[Scene question records]
________________
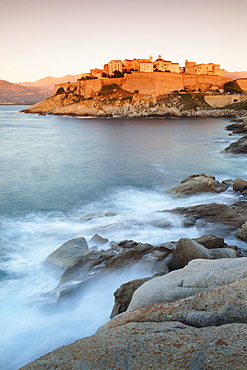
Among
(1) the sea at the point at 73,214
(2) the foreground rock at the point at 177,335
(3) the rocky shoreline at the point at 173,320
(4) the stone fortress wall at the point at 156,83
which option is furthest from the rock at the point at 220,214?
(4) the stone fortress wall at the point at 156,83

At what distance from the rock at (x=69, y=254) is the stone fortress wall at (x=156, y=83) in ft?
219

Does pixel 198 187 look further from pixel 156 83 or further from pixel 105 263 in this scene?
pixel 156 83

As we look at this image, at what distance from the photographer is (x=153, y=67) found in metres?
________________
### The request
Please show each line of the data above that contains the word "point".

### Response
(1) the sea at the point at 73,214
(2) the foreground rock at the point at 177,335
(3) the rocky shoreline at the point at 173,320
(4) the stone fortress wall at the point at 156,83
which option is furthest from the rock at the point at 220,214?
(4) the stone fortress wall at the point at 156,83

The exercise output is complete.